Mais mettons-le dans les mains de Marie par cette dévotion.
Comme
nous nous serons donnés tout à fait à elle, autant qu'on se peut
donner, en nous dépouillant de tout en son honneur, elle nous sera
infiniment plus libérale, elle nous donnera "pour un œuf un bœuf",elle
se communiquera toute à nous avec ses mérites et ses vertus; elle mettra
nos présents dans le plat d'or de sa charité; elle nous revêtira comme
Rébecca fit Jacob, des beaux habits de son Fils aîné et unique Jésus-
Christ, c'est-à-dire de ses mérites qu'elle a à sa disposition: et
ainsi, comme ses domestiques et esclaves, après nous être dépouillés de
tout pour l'honorer, nous aurons doubles vêtements : vêtements,
ornements, parfums, mérites et vertus de Jésus et Marie dans l'âme d'un
esclave de Jésus et Marie dépouillé de soi-même et fidèle en son
dépouillement.
Se donner ainsi à la Sainte Vierge, c'est exercer
dans le plus haut point qu'on peut la charité envers le prochain,
puisque se faire volontairement son captif, c'est lui donner ce qu'on a
de plus cher, afin qu'elle en puisse disposer à sa volonté en faveur des
vivants et des morts.
C'est par cette dévotion qu'on met ses grâces, ses mérites et vertus en sûreté, en faisant Marie la dépositaire et lui disant:
| "Tenez,
ma chère Maîtresse, voilà ce que, par la grâce de votre Fils, j'ai fait
de bien; je ne suis pas capable de le garder à cause de ma faiblesse et
de mon inconstance, à cause du grand nombre et de la malice de mes
ennemis qui m'attaquent jour et nuit. Hélas! si l'on voit tous
les jours les cèdres du Liban tomber dans la boue, et des aigles,
s'élevant jusqu'au soleil, devenir des oiseaux de nuit; mille justes de
même tombent à ma gauche et dix mille à ma droite, mais, ma puissante et
très puissante Princesse, gardez tout mon bien, de peur qu'on ne me le
vole, tenez-moi, de peur que je ne tombe; je vous confie en dépôt tout
ce que j'ai.
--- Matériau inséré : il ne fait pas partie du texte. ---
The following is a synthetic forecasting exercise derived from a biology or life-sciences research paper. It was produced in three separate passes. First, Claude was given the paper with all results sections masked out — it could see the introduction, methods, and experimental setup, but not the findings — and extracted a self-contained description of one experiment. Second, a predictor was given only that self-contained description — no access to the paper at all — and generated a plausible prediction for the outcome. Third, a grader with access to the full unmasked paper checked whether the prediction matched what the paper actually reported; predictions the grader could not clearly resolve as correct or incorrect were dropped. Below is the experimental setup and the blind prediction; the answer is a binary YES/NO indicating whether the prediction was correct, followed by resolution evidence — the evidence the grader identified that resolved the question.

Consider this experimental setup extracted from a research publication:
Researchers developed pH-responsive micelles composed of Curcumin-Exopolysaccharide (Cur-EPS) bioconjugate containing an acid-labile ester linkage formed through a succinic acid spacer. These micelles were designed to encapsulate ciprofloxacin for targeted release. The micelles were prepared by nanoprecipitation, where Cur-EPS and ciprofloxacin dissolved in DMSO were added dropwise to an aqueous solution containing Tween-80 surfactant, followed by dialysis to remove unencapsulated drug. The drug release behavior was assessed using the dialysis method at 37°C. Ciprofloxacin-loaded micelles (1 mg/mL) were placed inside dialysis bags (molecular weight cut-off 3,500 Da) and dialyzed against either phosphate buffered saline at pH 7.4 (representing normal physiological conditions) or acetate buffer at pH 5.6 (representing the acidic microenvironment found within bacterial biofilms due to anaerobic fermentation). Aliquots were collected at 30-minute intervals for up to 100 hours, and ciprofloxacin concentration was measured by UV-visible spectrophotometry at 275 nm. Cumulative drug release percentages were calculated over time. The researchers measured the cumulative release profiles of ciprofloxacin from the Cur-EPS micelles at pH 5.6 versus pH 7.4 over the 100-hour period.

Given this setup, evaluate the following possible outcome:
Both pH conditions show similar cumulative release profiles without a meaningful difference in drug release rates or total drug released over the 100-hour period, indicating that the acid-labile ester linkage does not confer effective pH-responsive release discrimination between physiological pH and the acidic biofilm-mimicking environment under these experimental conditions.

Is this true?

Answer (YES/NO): NO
Je sais bien qui vous êtes, c'est pourquoi je me
confie tout à vous; vous êtes fidèle à Dieu et aux hommes, et vous ne
permettrez pas que rien ne périsse de ce que [je] vous confie; vous êtes
puissante, et rien ne peut vous nuire, ni ravir ce que vous avez entre
les mains."(Saint Bernard, Inter flores, cap. 135.) | |
Et ailleurs : Ce sont les paroles de Saint Bernard qui expriment en substance tout ce que je viens de dire.
Quand
il n'y aurait que ce seul motif pour m'exciter à cette dévotion, comme
[étant] le moyen de me conserver et augmenter même dans la grâce de
Dieu, je ne devrais respirer que feu et flammes pour elle.
Cette dévotion rend une âme vraiment libre de la liberté des enfants de Dieu.
Comme
pour l'amour de Marie, on se réduit volontairement en l'esclavage,
cette chère Maîtresse, par reconnaissance, élargit et dilate le cœur, et
fait marcher à pas de géant dans la voie des commandements de Dieu.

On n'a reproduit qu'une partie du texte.